--- START ENTRIES PROVIDED ---
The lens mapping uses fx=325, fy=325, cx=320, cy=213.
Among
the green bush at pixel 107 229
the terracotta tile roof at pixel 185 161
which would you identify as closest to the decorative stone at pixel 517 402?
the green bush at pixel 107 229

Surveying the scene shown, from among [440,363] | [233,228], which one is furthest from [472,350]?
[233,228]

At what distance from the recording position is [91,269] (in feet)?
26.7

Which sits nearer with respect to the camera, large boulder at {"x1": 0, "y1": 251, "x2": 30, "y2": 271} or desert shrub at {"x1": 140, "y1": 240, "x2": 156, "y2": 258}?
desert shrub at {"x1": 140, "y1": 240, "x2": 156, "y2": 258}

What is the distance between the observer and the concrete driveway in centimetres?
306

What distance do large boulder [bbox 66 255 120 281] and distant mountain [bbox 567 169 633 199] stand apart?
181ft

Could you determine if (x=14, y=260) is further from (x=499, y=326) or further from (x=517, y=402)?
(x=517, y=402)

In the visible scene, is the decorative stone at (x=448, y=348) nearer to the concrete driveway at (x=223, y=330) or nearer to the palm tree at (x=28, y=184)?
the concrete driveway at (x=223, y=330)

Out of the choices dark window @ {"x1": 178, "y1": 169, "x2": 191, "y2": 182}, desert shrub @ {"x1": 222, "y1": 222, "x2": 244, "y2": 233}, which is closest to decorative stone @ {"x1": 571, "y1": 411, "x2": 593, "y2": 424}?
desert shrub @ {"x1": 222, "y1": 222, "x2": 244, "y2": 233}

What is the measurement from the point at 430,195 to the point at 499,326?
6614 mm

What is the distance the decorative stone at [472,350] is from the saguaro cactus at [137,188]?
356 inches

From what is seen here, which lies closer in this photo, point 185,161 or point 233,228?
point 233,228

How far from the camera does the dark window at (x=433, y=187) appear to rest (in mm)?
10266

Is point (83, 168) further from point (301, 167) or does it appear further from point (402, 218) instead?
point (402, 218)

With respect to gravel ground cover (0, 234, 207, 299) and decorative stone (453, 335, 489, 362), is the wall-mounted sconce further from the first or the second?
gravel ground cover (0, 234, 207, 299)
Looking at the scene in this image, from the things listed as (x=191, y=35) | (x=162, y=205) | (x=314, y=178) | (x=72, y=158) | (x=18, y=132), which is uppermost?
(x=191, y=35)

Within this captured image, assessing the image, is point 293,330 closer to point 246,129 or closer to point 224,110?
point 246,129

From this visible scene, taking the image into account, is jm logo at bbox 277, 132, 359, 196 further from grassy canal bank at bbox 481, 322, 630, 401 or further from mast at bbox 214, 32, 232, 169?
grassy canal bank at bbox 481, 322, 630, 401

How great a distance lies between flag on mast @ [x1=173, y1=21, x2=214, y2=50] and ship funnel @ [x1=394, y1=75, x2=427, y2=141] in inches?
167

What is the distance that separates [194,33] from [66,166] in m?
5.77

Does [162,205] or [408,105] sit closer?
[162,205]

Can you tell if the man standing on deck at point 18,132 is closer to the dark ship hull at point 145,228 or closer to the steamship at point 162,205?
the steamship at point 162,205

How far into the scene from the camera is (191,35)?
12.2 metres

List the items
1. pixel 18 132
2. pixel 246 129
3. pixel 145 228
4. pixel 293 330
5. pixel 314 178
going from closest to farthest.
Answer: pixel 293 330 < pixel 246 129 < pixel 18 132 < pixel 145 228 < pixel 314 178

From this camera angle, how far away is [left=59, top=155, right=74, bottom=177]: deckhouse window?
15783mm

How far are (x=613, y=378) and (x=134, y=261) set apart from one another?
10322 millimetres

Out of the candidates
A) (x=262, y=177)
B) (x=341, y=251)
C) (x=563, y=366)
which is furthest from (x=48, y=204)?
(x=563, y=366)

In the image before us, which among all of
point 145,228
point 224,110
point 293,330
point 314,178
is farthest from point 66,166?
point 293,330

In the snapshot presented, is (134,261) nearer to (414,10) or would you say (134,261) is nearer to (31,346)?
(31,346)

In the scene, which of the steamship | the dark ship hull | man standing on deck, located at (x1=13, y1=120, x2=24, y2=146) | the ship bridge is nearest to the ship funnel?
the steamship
--- END ENTRIES PROVIDED ---
--- START ENTRIES PROVIDED ---
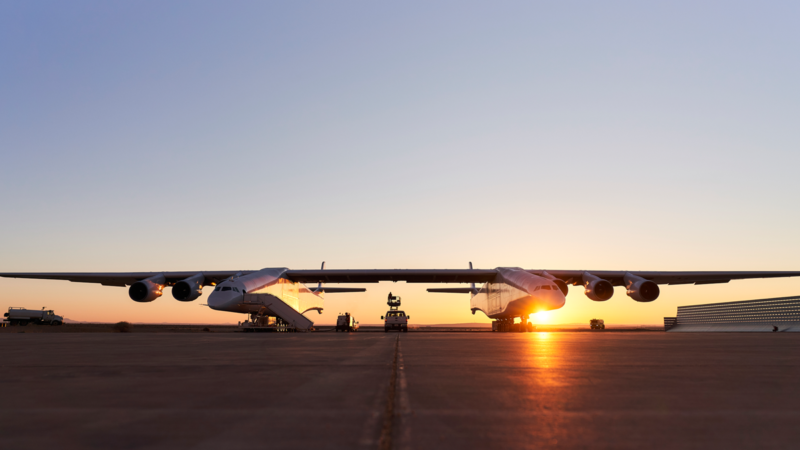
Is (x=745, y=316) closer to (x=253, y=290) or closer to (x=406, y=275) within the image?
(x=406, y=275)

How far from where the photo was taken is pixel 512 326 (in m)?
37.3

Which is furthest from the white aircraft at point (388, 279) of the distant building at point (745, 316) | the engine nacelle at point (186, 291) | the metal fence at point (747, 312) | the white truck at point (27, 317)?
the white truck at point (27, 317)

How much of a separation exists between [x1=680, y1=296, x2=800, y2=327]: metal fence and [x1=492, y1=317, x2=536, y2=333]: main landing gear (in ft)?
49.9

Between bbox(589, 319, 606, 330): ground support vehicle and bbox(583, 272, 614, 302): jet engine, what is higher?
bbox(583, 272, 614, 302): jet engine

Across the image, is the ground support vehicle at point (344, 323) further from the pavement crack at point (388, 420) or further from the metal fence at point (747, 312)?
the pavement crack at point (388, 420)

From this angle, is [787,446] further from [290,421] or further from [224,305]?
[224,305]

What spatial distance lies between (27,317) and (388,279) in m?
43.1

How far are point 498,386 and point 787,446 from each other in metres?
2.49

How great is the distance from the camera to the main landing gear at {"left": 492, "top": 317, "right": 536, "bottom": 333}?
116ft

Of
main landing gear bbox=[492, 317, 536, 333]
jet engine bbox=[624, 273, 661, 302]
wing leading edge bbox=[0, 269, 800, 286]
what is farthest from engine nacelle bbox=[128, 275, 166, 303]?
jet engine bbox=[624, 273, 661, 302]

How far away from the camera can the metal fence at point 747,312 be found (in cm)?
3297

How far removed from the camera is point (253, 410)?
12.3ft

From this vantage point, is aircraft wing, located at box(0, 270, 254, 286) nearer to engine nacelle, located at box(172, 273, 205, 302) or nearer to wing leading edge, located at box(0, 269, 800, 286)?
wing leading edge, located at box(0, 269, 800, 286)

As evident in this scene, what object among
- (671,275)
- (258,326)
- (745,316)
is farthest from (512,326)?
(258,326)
--- END ENTRIES PROVIDED ---
--- START ENTRIES PROVIDED ---
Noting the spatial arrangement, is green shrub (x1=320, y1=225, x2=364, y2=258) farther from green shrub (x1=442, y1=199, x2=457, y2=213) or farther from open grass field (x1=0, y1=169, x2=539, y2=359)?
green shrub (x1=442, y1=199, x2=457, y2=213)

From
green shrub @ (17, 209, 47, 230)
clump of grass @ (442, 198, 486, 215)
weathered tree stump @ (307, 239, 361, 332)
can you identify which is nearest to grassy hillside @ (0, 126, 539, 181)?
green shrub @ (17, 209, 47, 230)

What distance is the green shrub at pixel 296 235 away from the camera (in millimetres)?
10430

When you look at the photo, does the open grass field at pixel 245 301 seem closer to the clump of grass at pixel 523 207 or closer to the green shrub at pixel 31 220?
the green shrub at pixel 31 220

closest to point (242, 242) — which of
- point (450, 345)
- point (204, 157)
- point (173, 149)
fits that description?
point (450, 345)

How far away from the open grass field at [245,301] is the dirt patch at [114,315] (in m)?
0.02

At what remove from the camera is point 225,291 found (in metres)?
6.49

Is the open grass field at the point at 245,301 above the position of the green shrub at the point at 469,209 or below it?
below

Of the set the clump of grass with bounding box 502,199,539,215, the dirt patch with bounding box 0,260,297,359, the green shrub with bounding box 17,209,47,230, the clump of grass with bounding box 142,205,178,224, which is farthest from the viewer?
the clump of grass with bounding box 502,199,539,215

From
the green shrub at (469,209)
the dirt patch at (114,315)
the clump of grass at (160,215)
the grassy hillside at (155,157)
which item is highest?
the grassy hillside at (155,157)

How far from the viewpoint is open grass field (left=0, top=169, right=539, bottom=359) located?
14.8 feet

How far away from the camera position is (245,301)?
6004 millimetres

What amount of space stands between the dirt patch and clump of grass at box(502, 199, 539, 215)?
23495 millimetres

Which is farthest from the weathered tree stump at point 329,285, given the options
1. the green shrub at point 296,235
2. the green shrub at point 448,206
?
--- END ENTRIES PROVIDED ---
Report every line of the rows above that contains the word "open".

Noting the spatial arrangement, is green shrub (x1=320, y1=225, x2=364, y2=258) farther from green shrub (x1=442, y1=199, x2=457, y2=213) or farther from open grass field (x1=0, y1=169, x2=539, y2=359)?
When you look at the photo, does the open grass field at pixel 245 301 seem closer to the clump of grass at pixel 523 207 or closer to the green shrub at pixel 31 220?
How far away from the open grass field at [245,301] is the dirt patch at [114,315] (in m)?
Is the open grass field at the point at 245,301 above the position of the green shrub at the point at 469,209 or below it?
How far from the viewpoint is open grass field (left=0, top=169, right=539, bottom=359) located?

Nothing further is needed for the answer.